* Données d'entrée:
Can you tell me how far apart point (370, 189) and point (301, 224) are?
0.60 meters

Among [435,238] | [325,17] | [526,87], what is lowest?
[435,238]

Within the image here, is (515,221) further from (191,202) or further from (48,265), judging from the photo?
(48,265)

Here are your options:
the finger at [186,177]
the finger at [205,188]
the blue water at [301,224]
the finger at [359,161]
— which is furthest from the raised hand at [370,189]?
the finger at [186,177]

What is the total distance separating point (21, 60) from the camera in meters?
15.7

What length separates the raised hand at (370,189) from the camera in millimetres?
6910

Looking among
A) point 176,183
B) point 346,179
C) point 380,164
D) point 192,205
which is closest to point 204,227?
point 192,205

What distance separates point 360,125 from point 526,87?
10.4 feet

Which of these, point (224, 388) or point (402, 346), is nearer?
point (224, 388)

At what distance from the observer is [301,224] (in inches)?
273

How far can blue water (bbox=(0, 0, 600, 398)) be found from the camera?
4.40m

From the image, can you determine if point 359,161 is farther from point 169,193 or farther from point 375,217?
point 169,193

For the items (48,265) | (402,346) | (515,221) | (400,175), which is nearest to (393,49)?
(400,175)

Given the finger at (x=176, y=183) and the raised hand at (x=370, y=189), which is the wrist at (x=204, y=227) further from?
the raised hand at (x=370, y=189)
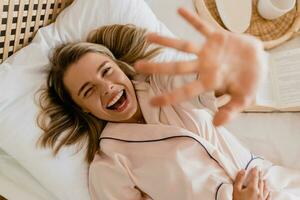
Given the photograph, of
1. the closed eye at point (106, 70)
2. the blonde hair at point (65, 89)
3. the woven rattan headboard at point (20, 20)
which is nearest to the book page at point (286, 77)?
the blonde hair at point (65, 89)

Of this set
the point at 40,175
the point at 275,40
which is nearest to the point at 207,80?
Result: the point at 40,175

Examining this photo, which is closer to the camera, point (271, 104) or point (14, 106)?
point (14, 106)

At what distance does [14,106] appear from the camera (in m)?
0.90

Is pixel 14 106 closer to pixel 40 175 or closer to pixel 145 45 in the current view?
pixel 40 175

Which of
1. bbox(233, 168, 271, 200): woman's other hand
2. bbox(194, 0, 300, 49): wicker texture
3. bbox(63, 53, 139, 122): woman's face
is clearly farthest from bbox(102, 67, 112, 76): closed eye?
bbox(194, 0, 300, 49): wicker texture

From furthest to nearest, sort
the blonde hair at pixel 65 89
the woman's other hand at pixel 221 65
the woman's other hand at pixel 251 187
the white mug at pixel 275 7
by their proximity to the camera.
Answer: the white mug at pixel 275 7 < the blonde hair at pixel 65 89 < the woman's other hand at pixel 251 187 < the woman's other hand at pixel 221 65

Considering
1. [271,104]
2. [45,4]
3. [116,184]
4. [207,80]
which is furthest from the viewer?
[271,104]

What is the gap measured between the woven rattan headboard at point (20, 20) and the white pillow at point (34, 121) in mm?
28

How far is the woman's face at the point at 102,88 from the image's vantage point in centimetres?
89

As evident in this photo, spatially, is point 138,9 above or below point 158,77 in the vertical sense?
above

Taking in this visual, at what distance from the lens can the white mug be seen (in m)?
1.25

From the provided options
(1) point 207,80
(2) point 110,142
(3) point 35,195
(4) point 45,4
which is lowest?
(3) point 35,195

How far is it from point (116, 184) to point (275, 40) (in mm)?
720

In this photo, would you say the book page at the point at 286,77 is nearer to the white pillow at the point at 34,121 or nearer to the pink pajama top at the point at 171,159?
the pink pajama top at the point at 171,159
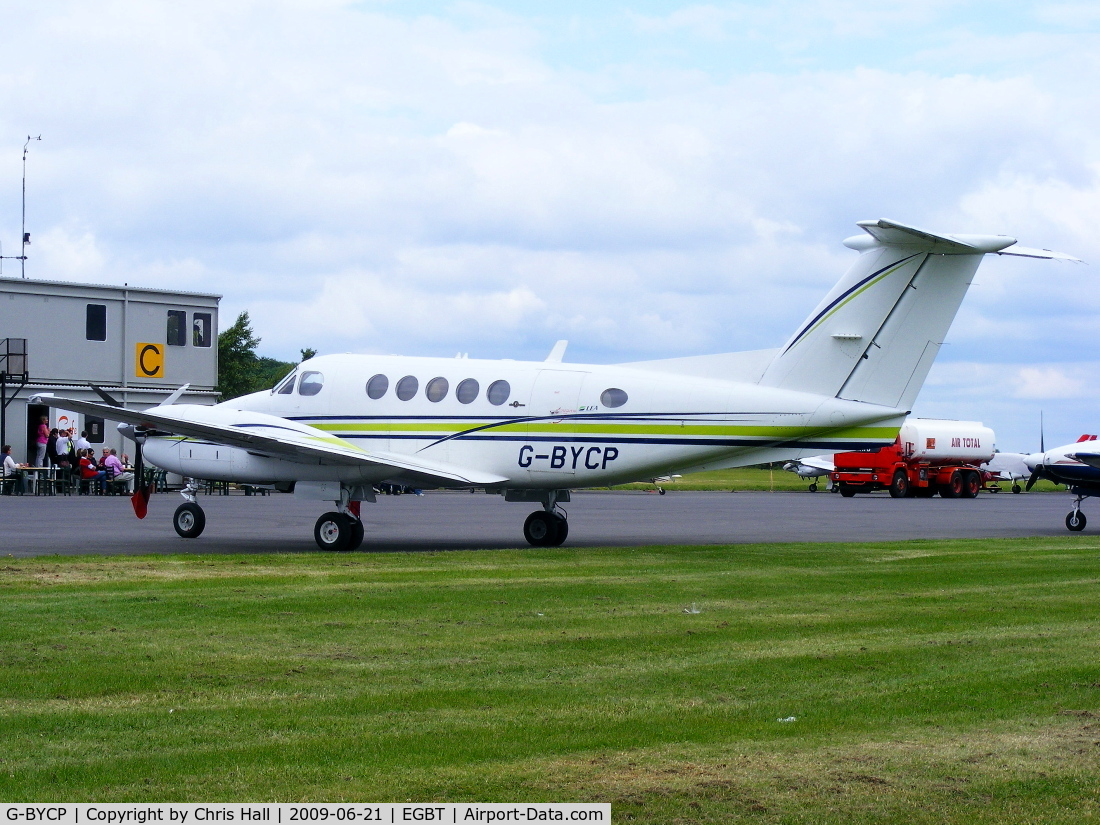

* Vos consignes: Mettez à jour la partie de la liste qui s'ouvre sur la ligne contenant « At what distance does » et se poursuit jusqu'à la fin de la liste, en remplaçant « woven rattan headboard » par « wicker headboard » sans rien modifier d'autre. N'y reproduisez pas les images.

* Réponse attendue:
At what distance does [14,106] appear from the camera (in m)?
0.90

Is pixel 14 106 closer to pixel 40 175 or closer to pixel 145 45 in the current view?
pixel 40 175

Which of
1. bbox(233, 168, 271, 200): woman's other hand
2. bbox(194, 0, 300, 49): wicker texture
3. bbox(63, 53, 139, 122): woman's face
is clearly farthest from bbox(102, 67, 112, 76): closed eye?
bbox(194, 0, 300, 49): wicker texture

From furthest to nearest, sort
the blonde hair at pixel 65 89
the woman's other hand at pixel 221 65
the woman's other hand at pixel 251 187
the white mug at pixel 275 7
by their proximity to the camera.
Answer: the white mug at pixel 275 7 < the blonde hair at pixel 65 89 < the woman's other hand at pixel 251 187 < the woman's other hand at pixel 221 65

Considering
1. [271,104]
2. [45,4]
3. [116,184]
4. [207,80]
which is furthest from the viewer?
[271,104]

What is the gap measured between the wicker headboard at point (20, 20) and the white pillow at point (34, 121) in mm?
28

How far is the woman's face at the point at 102,88 from the image's vantage point in centimetres?
89

As evident in this photo, spatially, is point 138,9 above or below point 158,77 in the vertical sense?
above

Taking in this visual, at what distance from the lens can the white mug be seen (in m)?
1.25

From the provided options
(1) point 207,80
(2) point 110,142
(3) point 35,195
(4) point 45,4
which is lowest?
(3) point 35,195

How far is it from point (116, 184) to point (275, 40) (in mm)?
720

In this photo, would you say the book page at the point at 286,77 is nearer to the white pillow at the point at 34,121 or nearer to the pink pajama top at the point at 171,159?
the pink pajama top at the point at 171,159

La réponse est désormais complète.